* _WHAT YOU SHOULD DO_
Please produce an exact transcription of the lines from the one containing "von zipper feenom goggles in kush flake navy" through the last line of the entries, leaving out every picture.

* _PROVIDED DATA_
+++
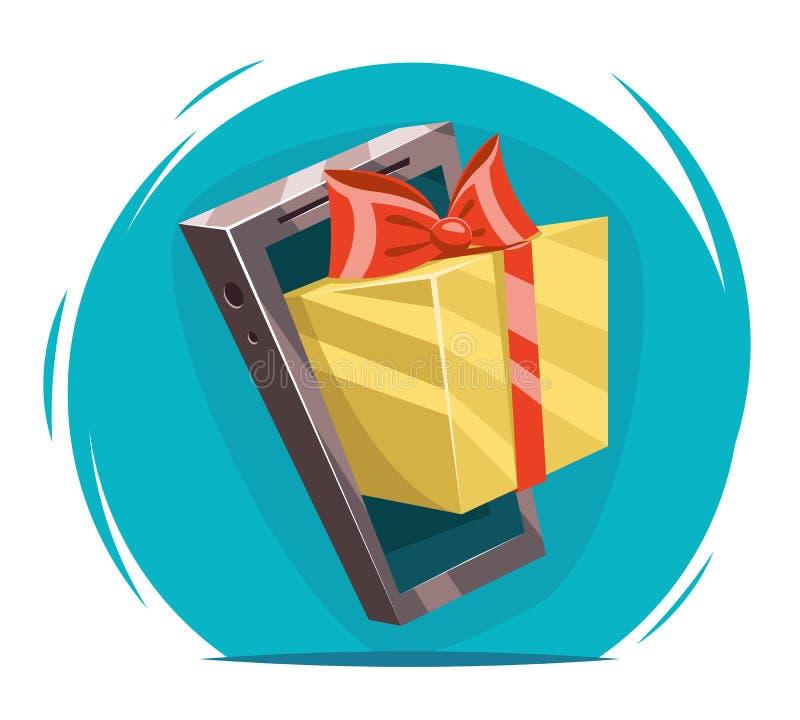 Giftbox con el ejemplo del vector del diseño de tarjeta de Greating de la historieta del presente del triunfo del teléfono móvil  ilustración del vector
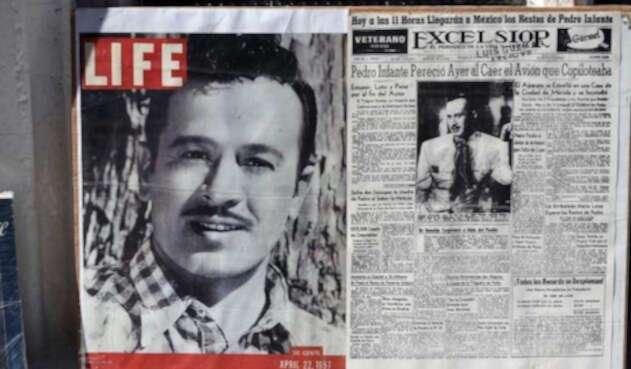 Pedro Infante homenajeado en la prensa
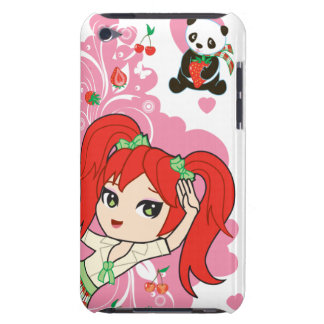 Kawaii Coco the School Girl Chibi iPod Barely There iPod Case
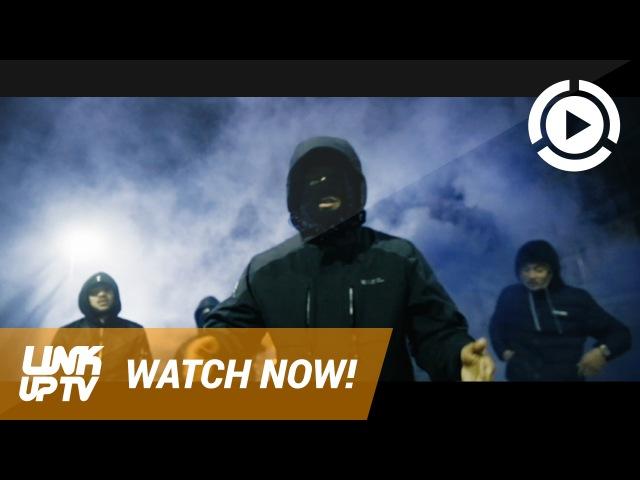 Mase - Man Don't Know [Music Video] @_MASE365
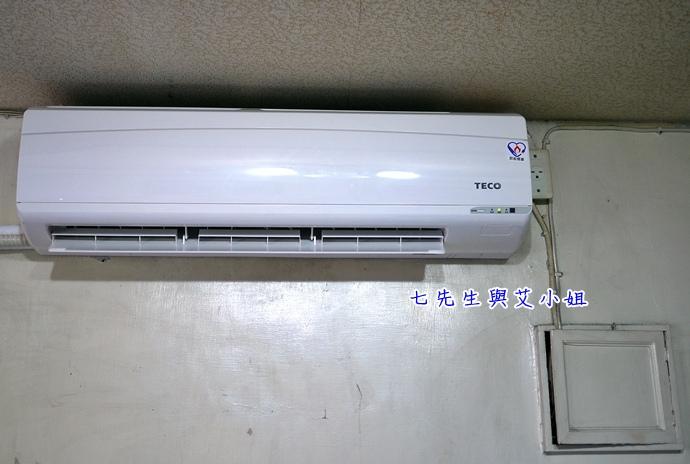 1 東元冷氣2013變頻冷氣夏季節能大回饋
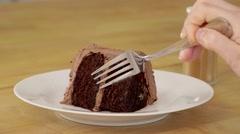 Sprinkled cinnamon on cake - stock footage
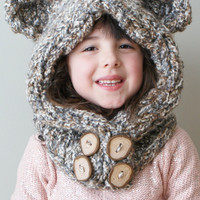 Knitting PATTERN - Chunky Bear Hood in Toddler, Child and Adult Sizes (hat007)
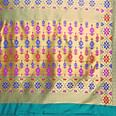 Pleasing Rama Colored Festive Wear Woven Banarasi Art Silk Saree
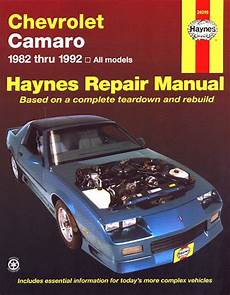 small engine maintenance and repair 1997 chevrolet camaro electronic toll collection camaro 1982 1992 haynes repair manual coupe berlinetta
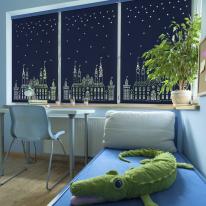 은은한 채광이 돋보이는 레이저 블라인드 샤이닝캐슬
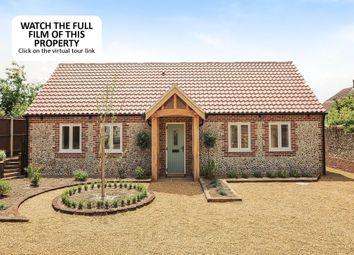 Thumbnail 4 bed property for sale in Holt Road, Langham, Holt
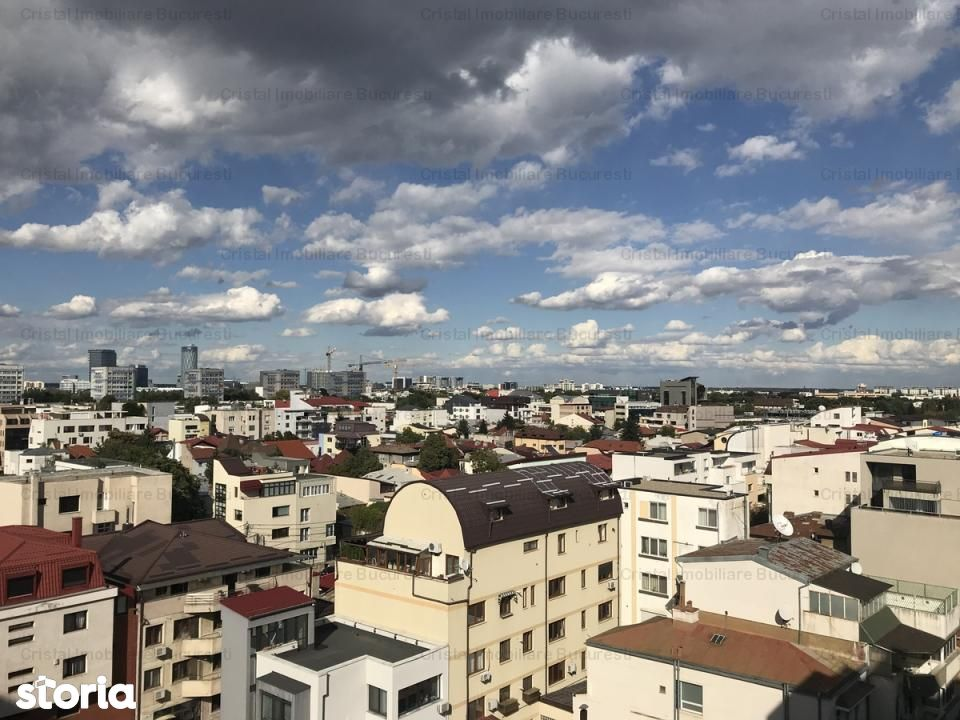 Apartament de inchiriat, București (judet), Piața Dorobanți - Foto 5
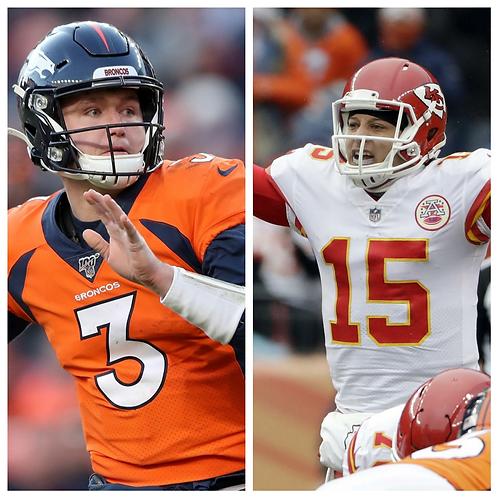 Broncos vs Chiefs - 12/6/20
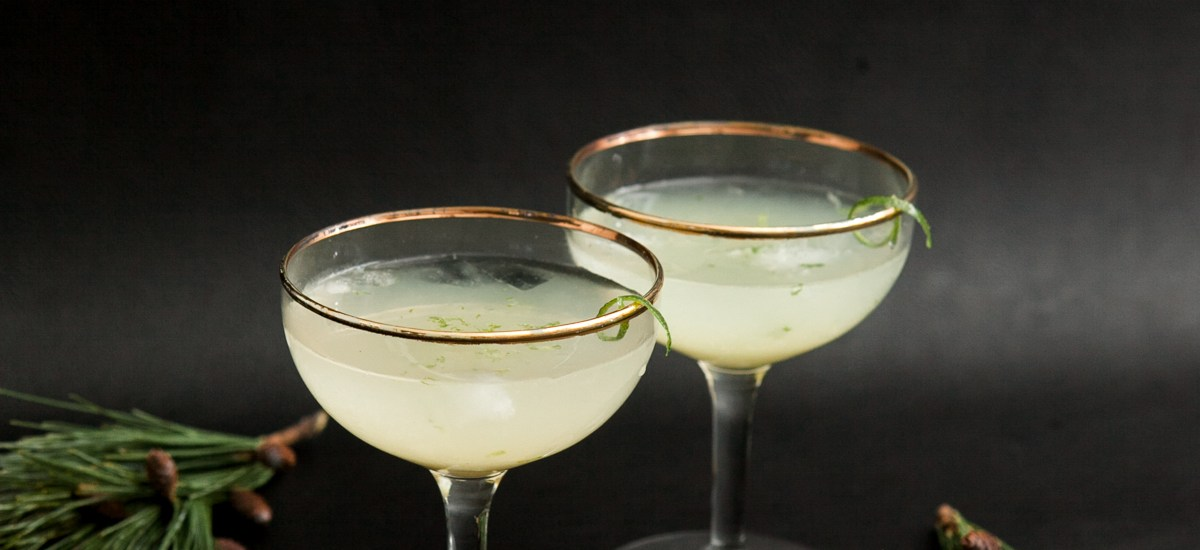 Patrón-a-tini・A Three-Ingredient Tequila Martini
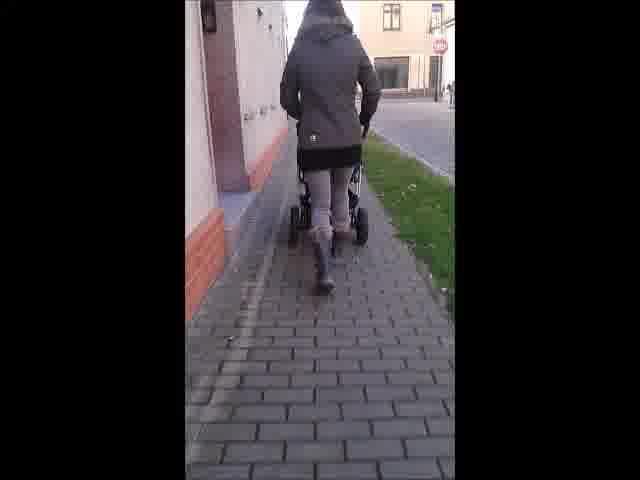 Street cum 10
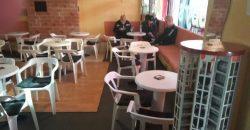 Cafe Bar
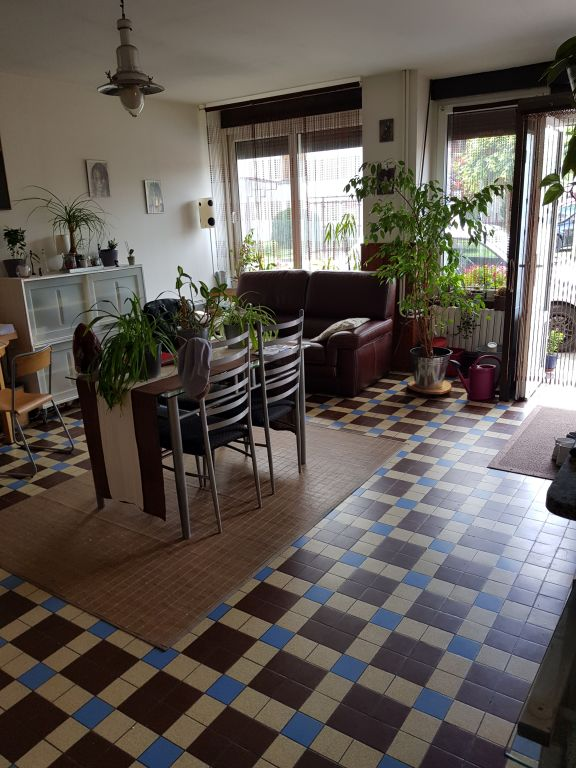 Appartement à vendre à Pagny sur meuse
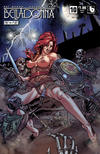 Cover Thumbnail for Belladonna: Fire and Fury (2017 series) #10 [Undead Nude Cover]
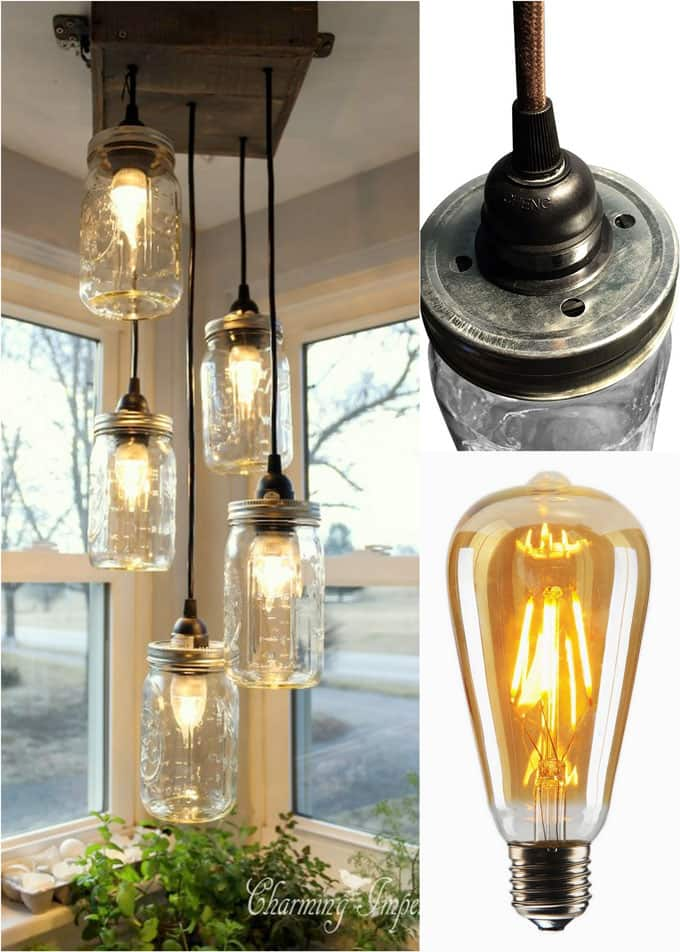Diy mason jar lights 25 best tutorials kits supplies a piece wonderful tutorial from charming imperfections on how to make a mason jar chandelier with multiple ikea hemma pendant cords and pallet wood mozeypictures Image collections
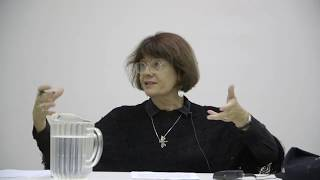 "Catherine Malabou - Catherine Malabou's lecture ""Philosophy and the Outside"" - 2019-08-21"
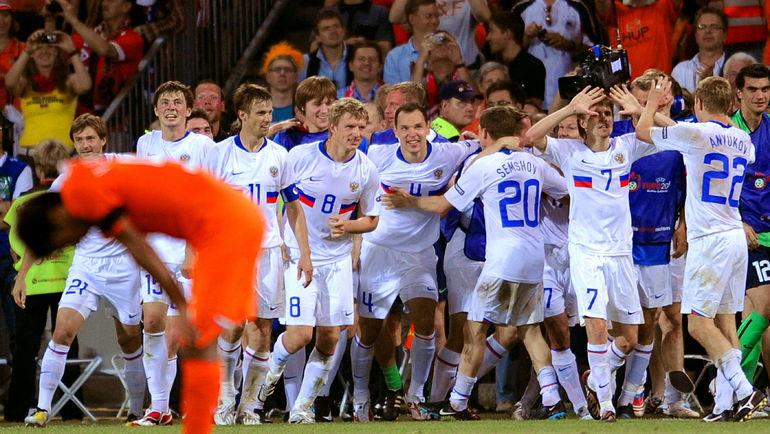 21 июня 2008 года. Базель. Голландия - Россия - 1:3. Сборная России празднует победу в четвертьфинале чемпионата Европы. Фото AFP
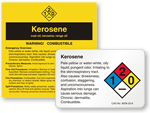 Kerosene Labels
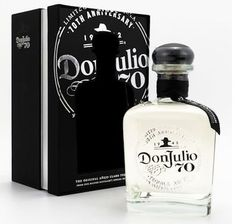 Don Julio 70 Añejo Claro: One of the most amazing tequilas I've tasted.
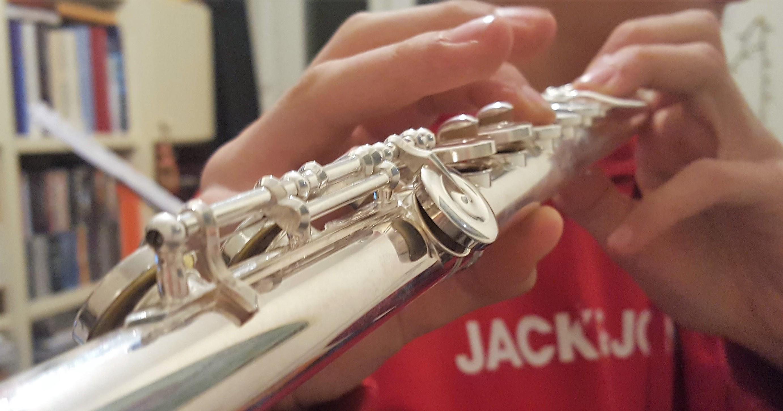 Un Coro a GRAN VOCE per la VITA -Liceo Tenca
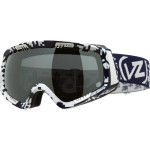 von zipper feenom goggles in kush flake navy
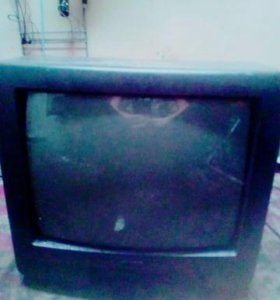 "Телевизор ""SUPRA"""
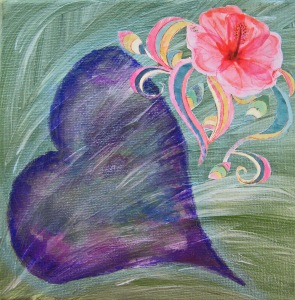 Flowering heart, transparent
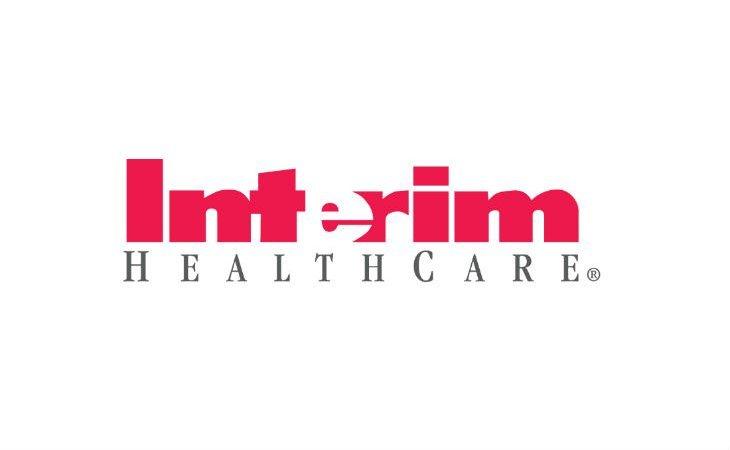 Interim HealthCare of New Lexington, OH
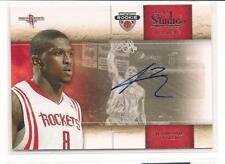 Jermaine Taylor Autograph 2009-2010 Studio Rookie Card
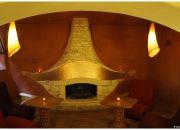 Marocký štuk a přírodní barvy na dřevo - Kreidezeit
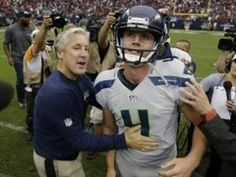 Get the latest Seattle Seahawks news from 710 ESPN Seattle, including updates from John Clayton, Danny O'Neil, Brock Huard, and Brady Henderson. Seattle Seahawks, Seattle Sounders, Seahawks Football, Seattle Mariners, Nfl Football Teams, Best Football Team, Football Baby, Steven Hauschka, Nfl Kickers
+++
* _RESPONSE TO THIS TASK_
 von zipper feenom goggles in kush flake navy
 "Телевизор ""SUPRA"""
 Flowering heart, transparent
 Interim HealthCare of New Lexington, OH
 Jermaine Taylor Autograph 2009-2010 Studio Rookie Card
 Marocký štuk a přírodní barvy na dřevo - Kreidezeit
 Get the latest Seattle Seahawks news from 710 ESPN Seattle, including updates from John Clayton, Danny O'Neil, Brock Huard, and Brady Henderson. Seattle Seahawks, Seattle Sounders, Seahawks Football, Seattle Mariners, Nfl Football Teams, Best Football Team, Football Baby, Steven Hauschka, Nfl Kickers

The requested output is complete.